日本は、戦後一貫して平和国家として歩んできており、国際社会の安定と繁栄に貢献してきた。長年にわたり、政府開発援助を通じて近隣のアジア諸国のインフラ整備、人材育成、産業発展を支え、その成長と安定に寄与してきた。さらに、世界各地における開発協力、人道援助、平和維持活動、紛争後の復興支援を通じて、国際社会の基盤を支えてきた。日本のこの一貫した姿勢が国際社会に受け入れられてきたことは、国連安保理の非常任理事国として最多の当選回数を誇っていることからもうかがえる。
今日、私たちを取り巻く国際環境は大きく変化している。ロシアによるウクライナ侵略は、国境を力によって変更してはならないという国際秩序の根幹に対する挑戦である。日本は欧州諸国とともに、ウクライナに対する揺るぎない支援を継続し、対ロシア制裁にも協調して取り組み、国際社会における法の支配に基づく自由で開かれた国際秩序の維持・強化に取り組み続けてきた。これは、欧州だけの問題ではなく、国際法と法の支配が世界のどの地域においても等しく守られなければならないという原則に基づくものである。
同時に、日本は近年の安全保障環境の変化を受けて国家安全保障戦略を改定し、自国の防衛能力を高めるとともに有志国との連携を深めている。NATOのアジア太平洋地域のパートナー国(IP4)の一つとして日NATO協力を進めており、本年4月にはNATO加盟国の代表部大使が日本を訪問し、東アジアの安全保障環境や日米同盟の役割について理解を深めた。また、日EU間においても経済安全保障、サイバーを含む幅広い分野で協力が深化している。
こうした日欧協力の進展を背景に、日本とスロベニアも、物理的な距離は遠いながらも、民主主義、人権、法の支配という普遍的価値を共有する信頼できるパートナーとして、安定的に関係を強化してきた。
今日、軍事、技術、経済はそれぞれに独立したものではなく、不可分なものとして発展してきている。
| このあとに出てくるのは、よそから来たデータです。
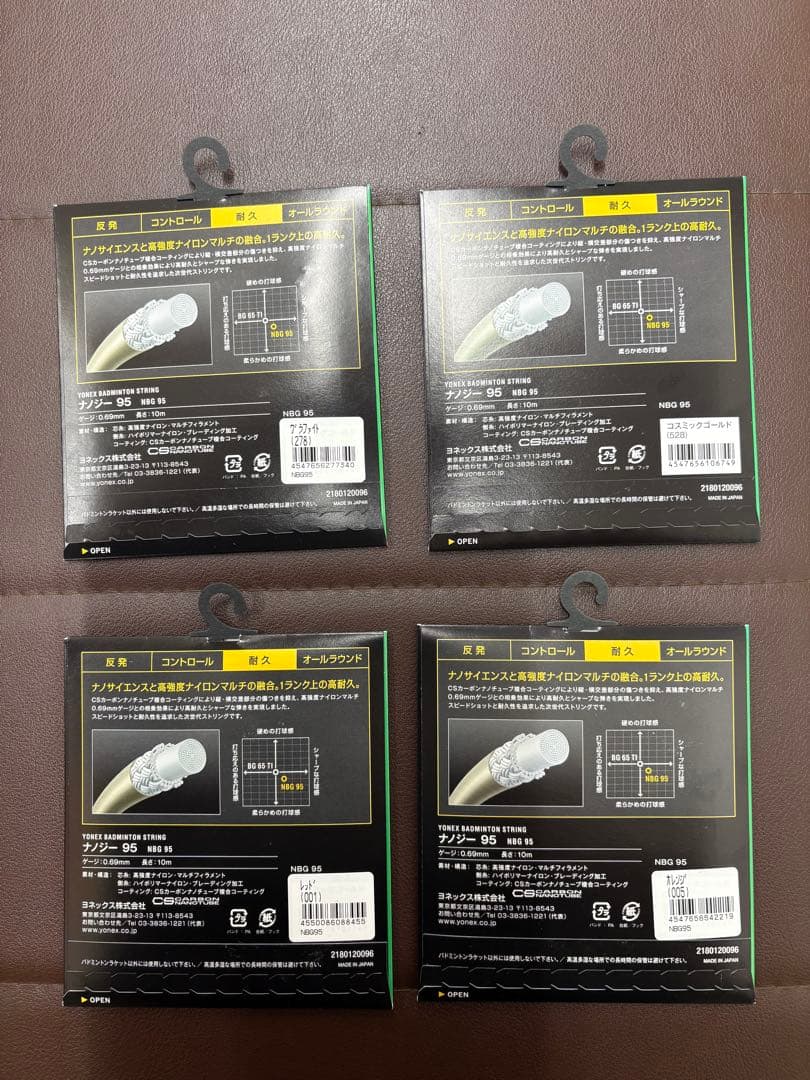 Taro　バドミントンガット YONEX NANOGY95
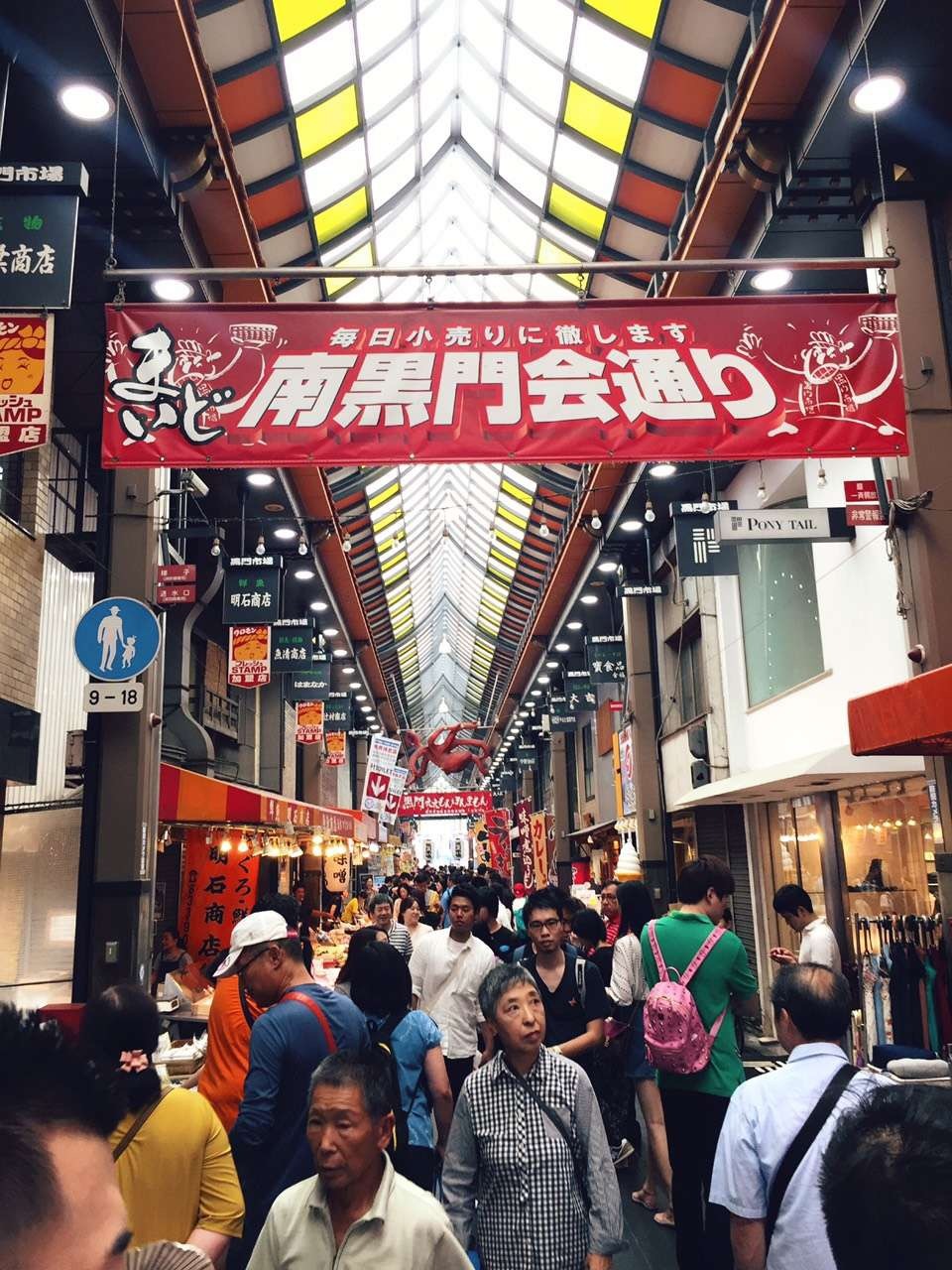 G20后大阪更好玩了！怎么订机票更省钱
いまや経済安全保障は安全保障そのものであり、信頼できるパートナー国との協力深化が求められる時代になっている。この文脈において、日本とスロベニアの関係には大きな可能性がある。
経済安全保障の時代において、最も貴重な資源の一つは、技術そのものだけではなく、相互に信頼できる関係である。本年2月には日スロベニア政府間において科学技術協力会議が開催され、エネルギー、AI、ロボティクスなど両国間の協力分野について議論がなされた。両国は、ともに高い教育水準と研究開発能力を有し、高度な製造業を経済の重要な基盤としている。日本のみならず世界を代表するロボティクス企業の安川電機が欧州における製造・流通拠点としてスロベニアを選んだことは、両国の産業協力のポテンシャルを示すものである。
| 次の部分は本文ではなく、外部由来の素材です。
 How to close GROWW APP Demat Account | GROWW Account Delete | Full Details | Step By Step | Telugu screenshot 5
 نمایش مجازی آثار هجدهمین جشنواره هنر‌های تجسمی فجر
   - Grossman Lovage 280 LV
今後、日スロベニア関係は、政府間の対話にとどまらず、企業、大学、研究機関、地方自治体、そして次世代を担う若者を結ぶ、多層的な関係へと発展する段階を迎えている。研究成果を共同事業へ、技術的な強みを産業競争力へ、そして人的交流を長期的な相互理解へとつなげていくことが求められている。日スロベニア間の協力関係の深化が、価値観を共有する日本と欧州の民主主義国の競争力とレジリアンスの強化につながることが期待される。